:: DESCRIPTION OF THE TASK ::
Once you reach the line containing "common name: cape buffalo", copy it and every line after it exactly, through the end of the data below.

:: EXTRACTED DATA ::
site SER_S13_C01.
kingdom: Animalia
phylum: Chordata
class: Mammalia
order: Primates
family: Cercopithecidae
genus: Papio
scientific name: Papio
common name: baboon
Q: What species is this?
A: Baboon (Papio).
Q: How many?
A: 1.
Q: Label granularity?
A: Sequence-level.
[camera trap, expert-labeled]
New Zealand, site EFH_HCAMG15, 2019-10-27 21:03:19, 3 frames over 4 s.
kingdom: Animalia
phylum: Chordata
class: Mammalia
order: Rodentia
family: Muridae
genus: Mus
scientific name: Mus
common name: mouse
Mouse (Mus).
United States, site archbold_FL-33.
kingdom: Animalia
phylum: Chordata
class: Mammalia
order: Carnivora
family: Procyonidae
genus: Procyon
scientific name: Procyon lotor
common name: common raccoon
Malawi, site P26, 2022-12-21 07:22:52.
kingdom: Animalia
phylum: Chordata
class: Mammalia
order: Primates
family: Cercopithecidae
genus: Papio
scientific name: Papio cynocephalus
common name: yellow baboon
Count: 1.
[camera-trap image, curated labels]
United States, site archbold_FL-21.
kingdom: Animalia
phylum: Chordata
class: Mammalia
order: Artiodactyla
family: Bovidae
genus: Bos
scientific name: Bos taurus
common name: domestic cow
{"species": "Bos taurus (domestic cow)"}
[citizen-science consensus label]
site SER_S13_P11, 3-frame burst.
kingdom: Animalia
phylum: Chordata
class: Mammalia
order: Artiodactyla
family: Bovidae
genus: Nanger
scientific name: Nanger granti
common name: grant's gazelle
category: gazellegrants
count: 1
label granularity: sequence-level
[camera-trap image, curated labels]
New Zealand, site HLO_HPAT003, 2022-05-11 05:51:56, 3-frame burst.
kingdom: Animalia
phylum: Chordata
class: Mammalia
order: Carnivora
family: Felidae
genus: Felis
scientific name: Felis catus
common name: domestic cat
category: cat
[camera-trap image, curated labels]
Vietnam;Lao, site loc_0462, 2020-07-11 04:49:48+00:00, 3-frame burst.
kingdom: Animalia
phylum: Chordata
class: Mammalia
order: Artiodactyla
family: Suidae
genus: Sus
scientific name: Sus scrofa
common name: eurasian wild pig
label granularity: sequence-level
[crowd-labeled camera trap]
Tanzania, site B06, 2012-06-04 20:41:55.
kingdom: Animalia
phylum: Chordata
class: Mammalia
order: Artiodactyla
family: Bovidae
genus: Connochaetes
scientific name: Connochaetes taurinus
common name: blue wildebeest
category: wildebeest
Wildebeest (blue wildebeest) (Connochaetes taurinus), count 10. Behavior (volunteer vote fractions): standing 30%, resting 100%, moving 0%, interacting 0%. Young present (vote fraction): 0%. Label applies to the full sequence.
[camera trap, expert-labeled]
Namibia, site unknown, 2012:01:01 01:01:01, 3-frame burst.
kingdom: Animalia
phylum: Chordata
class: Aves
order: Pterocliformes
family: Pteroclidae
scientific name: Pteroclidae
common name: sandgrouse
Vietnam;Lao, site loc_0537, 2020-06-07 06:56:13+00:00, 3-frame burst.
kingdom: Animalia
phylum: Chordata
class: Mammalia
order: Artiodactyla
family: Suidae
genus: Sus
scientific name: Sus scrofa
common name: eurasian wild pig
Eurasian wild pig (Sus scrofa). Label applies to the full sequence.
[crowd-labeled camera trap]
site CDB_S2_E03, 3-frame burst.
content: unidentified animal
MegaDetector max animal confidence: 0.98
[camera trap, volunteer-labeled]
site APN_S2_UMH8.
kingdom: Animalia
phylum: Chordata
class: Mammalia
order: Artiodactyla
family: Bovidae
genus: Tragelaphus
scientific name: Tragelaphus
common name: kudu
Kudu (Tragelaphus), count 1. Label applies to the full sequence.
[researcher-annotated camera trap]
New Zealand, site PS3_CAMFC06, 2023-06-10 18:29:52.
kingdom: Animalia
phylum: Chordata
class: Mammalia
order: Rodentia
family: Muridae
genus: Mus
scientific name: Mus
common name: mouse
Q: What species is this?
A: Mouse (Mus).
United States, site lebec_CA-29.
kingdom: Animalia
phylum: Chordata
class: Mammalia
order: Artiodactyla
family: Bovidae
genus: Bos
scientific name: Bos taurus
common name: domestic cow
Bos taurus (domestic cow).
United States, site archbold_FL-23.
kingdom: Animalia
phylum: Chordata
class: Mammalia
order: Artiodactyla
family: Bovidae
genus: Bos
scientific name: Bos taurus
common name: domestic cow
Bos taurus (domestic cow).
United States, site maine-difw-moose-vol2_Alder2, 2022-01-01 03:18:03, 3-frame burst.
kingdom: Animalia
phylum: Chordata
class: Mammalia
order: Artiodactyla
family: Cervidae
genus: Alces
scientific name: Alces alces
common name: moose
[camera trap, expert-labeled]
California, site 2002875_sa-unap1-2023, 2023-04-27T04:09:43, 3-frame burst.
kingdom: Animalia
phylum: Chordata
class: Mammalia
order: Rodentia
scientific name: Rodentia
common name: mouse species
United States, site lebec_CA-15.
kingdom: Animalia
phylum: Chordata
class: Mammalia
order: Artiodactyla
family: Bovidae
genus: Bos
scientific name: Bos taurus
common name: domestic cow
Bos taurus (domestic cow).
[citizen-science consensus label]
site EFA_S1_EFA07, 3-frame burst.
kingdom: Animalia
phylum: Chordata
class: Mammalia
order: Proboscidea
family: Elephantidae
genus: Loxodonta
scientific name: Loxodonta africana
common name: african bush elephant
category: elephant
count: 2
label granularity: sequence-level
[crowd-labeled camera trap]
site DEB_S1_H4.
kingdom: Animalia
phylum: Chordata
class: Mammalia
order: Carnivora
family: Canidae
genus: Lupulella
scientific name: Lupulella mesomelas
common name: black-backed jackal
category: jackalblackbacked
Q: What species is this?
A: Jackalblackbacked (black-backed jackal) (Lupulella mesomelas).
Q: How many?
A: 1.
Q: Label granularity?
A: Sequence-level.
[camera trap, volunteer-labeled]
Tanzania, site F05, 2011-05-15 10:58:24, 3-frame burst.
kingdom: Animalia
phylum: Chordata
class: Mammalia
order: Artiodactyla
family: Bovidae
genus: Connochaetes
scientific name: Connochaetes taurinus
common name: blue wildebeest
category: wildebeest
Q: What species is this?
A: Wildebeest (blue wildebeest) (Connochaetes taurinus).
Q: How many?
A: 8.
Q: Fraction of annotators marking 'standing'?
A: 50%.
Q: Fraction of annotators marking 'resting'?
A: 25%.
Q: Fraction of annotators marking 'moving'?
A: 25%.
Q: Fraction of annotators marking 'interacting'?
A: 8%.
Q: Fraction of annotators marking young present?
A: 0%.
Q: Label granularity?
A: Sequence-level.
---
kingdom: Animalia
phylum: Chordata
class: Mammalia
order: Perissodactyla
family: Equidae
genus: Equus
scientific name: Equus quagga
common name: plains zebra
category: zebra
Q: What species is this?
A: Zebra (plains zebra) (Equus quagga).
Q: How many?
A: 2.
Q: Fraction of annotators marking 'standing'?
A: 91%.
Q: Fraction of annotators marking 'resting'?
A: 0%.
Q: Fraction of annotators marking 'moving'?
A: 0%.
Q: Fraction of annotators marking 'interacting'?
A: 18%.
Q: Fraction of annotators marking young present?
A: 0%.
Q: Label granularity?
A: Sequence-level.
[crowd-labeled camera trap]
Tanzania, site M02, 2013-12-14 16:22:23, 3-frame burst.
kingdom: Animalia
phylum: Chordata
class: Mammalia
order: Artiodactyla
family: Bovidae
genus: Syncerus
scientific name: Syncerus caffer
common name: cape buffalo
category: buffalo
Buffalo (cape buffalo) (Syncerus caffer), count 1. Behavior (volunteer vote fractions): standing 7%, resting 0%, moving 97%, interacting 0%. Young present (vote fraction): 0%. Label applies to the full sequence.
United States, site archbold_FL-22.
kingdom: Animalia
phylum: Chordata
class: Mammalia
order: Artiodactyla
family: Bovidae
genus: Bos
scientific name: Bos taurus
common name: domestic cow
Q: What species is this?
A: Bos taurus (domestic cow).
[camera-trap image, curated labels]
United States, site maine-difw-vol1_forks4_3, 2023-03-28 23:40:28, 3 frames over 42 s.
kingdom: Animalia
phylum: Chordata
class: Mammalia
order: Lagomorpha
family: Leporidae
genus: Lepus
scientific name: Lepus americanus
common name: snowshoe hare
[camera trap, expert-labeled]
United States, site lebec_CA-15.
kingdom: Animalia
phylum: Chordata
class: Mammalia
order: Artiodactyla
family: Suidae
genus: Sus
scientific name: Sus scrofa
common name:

:: ANSWER BOX ::
common name: cape buffalo
category: buffalo
Buffalo (cape buffalo) (Syncerus caffer), count 1. Behavior (volunteer vote fractions): standing 7%, resting 0%, moving 97%, interacting 0%. Young present (vote fraction): 0%. Label applies to the full sequence.
United States, site archbold_FL-22.
kingdom: Animalia
phylum: Chordata
class: Mammalia
order: Artiodactyla
family: Bovidae
genus: Bos
scientific name: Bos taurus
common name: domestic cow
Q: What species is this?
A: Bos taurus (domestic cow).
[camera-trap image, curated labels]
United States, site maine-difw-vol1_forks4_3, 2023-03-28 23:40:28, 3 frames over 42 s.
kingdom: Animalia
phylum: Chordata
class: Mammalia
order: Lagomorpha
family: Leporidae
genus: Lepus
scientific name: Lepus americanus
common name: snowshoe hare
[camera trap, expert-labeled]
United States, site lebec_CA-15.
kingdom: Animalia
phylum: Chordata
class: Mammalia
order: Artiodactyla
family: Suidae
genus: Sus
scientific name: Sus scrofa
common name:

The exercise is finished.